Les Cités rebelles, Les Monstres de papier #1, Ann Sei Lin.

Kurara n’a jamais connu d’autre vie que celle de servante au Midori, un immense hôtel flottant dans le ciel. Un jour, pourtant, le gigantesque vaisseau est attaqué et abattu par un shikigami, un de ces redoutables monstres de papier qui, de temps à autre, perdent la raison et sèment la destruction au sein de l’empire. Par chance, la jeune fille parvient à en réchapper, ce qui n’est pas le cas de son meilleur ami, Haru, grièvement blessé. Sa survie, elle ne la doit qu’à Himura. Pliomage comme elle – quoique plus bourru dans son genre –, il est capable de donner forme et vie à ses créations de papier et a choisi de mettre ses talents au service d’un équipage de chasseurs de shikigami. Un nouveau chapitre s’ouvre alors dans la vie de l’adolescente. Désormais passagère de l’Orihime, la voilà partie pour écumer le ciel, direction la cité céleste de Sola-Il. Son objectif ? Implorer l’aide de la princesse Tsukimi, seule capable de soigner Haru, son compagnon de toujours. Mais pour que cette dernière accepte de la recevoir, il va lui falloir devenir la meilleure pliomage de tout l’empire – rien que ça…

Le titre de cette saga m’intriguait franchement et j’ai été plus que ravie de ma découverte !

(Consignes):
a) D'après la présentation des Cités rebelles, comment s'appelle l'hôtel flottant où Kurara travaille comme servante ?
b) Poursuivez la présentation des Cités rebelles à partir de sa dernière phrase.
Les données ne sont d'aucune utilité pour ce travail.

(Données fournies):
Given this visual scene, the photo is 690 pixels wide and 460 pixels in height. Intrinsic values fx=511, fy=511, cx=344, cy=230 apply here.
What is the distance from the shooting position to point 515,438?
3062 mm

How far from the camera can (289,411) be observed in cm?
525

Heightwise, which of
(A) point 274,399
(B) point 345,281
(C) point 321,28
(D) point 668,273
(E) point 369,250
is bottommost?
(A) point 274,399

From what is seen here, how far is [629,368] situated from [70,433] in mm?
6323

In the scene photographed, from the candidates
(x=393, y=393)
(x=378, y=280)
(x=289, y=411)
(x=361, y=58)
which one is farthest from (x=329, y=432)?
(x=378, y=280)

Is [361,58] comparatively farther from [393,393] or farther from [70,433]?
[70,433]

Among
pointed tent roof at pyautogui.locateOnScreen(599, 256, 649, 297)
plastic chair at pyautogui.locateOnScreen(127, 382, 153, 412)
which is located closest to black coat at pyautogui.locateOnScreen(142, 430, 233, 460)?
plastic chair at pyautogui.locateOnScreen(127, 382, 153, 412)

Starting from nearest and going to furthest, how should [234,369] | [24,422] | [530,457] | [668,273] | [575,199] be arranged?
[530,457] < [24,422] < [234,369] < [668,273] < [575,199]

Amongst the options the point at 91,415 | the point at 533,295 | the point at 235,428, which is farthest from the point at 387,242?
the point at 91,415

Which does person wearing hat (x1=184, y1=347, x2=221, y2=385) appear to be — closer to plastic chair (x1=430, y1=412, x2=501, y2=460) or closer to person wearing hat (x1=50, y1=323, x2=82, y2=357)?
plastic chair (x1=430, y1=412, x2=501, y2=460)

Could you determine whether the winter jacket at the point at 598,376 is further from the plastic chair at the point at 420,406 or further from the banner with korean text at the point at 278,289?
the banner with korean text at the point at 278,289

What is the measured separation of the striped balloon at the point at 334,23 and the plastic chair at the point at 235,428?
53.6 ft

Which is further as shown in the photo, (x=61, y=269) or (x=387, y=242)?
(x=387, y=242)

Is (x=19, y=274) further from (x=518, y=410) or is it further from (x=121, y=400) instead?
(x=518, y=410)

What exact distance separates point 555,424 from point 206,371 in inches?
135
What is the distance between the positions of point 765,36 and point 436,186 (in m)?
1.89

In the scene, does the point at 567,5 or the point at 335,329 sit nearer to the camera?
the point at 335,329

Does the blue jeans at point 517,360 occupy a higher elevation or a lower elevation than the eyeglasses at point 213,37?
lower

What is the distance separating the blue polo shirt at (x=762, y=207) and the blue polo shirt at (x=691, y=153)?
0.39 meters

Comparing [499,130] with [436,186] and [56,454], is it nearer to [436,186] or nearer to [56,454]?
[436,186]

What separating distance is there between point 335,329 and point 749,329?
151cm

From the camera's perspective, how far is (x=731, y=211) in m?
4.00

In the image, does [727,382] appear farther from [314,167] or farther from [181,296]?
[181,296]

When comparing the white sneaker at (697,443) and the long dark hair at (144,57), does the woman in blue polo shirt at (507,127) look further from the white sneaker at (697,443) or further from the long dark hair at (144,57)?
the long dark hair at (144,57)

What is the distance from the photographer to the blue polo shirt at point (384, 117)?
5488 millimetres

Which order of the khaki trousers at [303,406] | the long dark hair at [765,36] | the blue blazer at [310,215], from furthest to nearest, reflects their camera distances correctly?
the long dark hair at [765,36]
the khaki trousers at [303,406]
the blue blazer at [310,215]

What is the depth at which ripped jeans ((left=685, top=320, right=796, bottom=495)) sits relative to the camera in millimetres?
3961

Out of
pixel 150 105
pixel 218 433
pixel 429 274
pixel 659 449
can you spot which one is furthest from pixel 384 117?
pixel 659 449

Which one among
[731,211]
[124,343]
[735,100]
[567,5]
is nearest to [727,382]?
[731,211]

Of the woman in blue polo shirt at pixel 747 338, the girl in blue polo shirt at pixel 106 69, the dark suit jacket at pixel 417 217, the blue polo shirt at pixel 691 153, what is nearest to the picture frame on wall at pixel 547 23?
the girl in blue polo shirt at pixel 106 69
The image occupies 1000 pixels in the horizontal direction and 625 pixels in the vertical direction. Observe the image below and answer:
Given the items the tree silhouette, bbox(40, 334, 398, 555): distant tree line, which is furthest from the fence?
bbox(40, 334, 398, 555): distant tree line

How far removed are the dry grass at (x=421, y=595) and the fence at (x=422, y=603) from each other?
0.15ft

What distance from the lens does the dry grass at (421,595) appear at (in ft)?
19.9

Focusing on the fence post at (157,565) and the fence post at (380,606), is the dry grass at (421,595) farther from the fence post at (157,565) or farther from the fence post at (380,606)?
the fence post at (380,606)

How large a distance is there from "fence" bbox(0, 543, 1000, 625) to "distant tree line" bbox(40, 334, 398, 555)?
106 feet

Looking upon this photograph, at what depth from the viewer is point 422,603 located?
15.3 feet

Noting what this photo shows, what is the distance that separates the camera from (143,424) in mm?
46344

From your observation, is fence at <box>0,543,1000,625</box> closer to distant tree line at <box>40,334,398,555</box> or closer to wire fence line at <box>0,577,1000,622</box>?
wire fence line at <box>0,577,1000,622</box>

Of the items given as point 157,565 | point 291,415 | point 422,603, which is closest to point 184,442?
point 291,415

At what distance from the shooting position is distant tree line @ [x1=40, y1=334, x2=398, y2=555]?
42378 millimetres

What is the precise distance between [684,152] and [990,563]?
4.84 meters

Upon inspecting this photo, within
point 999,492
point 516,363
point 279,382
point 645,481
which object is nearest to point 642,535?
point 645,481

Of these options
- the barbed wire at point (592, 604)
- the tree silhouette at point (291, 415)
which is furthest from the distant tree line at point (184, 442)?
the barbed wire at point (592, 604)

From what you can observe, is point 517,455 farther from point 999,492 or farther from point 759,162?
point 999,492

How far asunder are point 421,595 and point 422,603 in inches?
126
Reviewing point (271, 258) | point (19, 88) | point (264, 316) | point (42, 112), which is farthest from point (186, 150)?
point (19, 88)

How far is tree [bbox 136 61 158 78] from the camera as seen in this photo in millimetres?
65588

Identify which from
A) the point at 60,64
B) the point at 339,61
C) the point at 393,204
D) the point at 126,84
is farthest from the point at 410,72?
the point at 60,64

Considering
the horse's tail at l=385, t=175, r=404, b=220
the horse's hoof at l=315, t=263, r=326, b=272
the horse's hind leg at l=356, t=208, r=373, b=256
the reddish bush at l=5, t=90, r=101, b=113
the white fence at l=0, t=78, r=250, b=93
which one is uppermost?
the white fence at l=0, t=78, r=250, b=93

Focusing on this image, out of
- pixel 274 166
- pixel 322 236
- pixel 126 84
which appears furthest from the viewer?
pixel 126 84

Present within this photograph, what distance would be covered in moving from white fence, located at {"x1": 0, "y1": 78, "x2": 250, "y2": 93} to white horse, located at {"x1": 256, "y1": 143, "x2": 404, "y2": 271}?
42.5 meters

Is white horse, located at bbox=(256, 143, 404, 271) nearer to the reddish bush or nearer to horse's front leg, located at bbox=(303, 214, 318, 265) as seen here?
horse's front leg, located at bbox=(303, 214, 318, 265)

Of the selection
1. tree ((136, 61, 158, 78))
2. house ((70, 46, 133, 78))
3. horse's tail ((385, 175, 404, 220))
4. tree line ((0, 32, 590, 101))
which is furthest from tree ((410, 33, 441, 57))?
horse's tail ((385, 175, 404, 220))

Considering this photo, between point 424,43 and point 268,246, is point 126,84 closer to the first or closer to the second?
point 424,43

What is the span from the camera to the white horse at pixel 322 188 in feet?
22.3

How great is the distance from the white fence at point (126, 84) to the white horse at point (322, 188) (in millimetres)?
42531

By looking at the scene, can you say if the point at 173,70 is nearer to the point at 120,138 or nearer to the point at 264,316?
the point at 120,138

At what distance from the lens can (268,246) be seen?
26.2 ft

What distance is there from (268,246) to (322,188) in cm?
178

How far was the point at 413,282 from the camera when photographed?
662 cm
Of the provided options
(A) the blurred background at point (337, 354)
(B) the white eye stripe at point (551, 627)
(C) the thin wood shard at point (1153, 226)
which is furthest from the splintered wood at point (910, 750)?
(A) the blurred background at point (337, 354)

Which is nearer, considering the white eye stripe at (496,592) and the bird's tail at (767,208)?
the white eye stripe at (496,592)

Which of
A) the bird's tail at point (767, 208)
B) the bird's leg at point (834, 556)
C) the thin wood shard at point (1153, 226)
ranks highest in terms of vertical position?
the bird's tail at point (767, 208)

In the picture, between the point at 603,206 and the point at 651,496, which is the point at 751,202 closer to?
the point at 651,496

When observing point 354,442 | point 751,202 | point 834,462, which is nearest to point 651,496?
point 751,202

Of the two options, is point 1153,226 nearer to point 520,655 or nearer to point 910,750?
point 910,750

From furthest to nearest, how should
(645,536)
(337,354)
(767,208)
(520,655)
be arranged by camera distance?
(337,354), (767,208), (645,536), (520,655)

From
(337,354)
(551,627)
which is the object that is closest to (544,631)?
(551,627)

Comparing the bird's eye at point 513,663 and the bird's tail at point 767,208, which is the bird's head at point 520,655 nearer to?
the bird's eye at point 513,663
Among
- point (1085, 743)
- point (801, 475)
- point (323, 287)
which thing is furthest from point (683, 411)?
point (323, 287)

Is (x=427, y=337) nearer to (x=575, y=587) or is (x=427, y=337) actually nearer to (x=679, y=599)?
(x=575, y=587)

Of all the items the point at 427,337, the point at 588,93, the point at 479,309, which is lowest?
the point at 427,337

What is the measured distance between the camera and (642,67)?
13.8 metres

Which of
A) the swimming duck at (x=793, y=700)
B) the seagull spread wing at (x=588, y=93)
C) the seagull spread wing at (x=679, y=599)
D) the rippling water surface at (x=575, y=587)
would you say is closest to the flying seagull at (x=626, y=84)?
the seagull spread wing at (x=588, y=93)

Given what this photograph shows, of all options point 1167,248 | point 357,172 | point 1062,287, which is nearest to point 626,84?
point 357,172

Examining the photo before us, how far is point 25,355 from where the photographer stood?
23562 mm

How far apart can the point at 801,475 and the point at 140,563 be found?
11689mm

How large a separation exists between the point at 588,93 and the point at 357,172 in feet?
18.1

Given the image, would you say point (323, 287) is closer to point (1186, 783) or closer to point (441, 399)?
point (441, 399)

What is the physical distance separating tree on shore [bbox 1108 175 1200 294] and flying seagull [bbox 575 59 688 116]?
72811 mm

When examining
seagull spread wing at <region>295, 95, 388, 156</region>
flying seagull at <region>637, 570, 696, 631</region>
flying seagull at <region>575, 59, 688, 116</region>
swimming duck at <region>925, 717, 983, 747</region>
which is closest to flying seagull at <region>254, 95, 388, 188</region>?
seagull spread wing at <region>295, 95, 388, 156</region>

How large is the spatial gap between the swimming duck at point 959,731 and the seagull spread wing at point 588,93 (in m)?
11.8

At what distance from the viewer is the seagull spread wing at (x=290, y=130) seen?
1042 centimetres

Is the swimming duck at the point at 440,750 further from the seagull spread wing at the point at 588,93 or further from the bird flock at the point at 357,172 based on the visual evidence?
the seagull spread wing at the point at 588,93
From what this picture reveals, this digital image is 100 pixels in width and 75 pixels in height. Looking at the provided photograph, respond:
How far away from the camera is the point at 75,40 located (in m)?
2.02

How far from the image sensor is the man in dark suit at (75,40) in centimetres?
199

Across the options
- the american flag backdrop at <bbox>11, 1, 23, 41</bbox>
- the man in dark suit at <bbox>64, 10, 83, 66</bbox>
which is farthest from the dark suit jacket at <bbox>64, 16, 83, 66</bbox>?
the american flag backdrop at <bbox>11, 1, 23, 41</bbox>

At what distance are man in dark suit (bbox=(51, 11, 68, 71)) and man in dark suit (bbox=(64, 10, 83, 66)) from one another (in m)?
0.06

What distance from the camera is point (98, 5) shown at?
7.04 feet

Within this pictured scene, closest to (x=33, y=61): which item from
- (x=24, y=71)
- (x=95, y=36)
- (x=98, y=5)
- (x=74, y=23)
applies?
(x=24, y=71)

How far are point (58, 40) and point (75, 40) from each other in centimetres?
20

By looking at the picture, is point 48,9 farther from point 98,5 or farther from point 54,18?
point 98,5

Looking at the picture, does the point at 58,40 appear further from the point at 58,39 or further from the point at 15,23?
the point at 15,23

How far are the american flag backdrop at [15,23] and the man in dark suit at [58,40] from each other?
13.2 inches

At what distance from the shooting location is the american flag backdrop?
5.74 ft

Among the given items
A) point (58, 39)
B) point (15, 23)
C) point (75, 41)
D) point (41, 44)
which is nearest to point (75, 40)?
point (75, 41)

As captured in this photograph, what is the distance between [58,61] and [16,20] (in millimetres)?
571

(Réponses):
a) Le Midori.

b)
L’autrice nous entraîne dans un univers d’inspiration asiatique qui m’a clairement fait penser aux films d’animation d’un célèbre studio japonais, sans doute parce que l’autrice glisse ça et là des descriptions hyper visuelles et détaillées (sans toutefois s’étaler sur dix pages !). De fait, l’immersion dans le roman a été rapide et complète, tant l’univers se révèle saisissant. Il faut dire que le mélange entre empire asiatique, cités flottantes, orques-cumulus cachés dans les cieux, et vaisseaux pirates volants luttant contre des origamis maléfiques a de quoi fasciner !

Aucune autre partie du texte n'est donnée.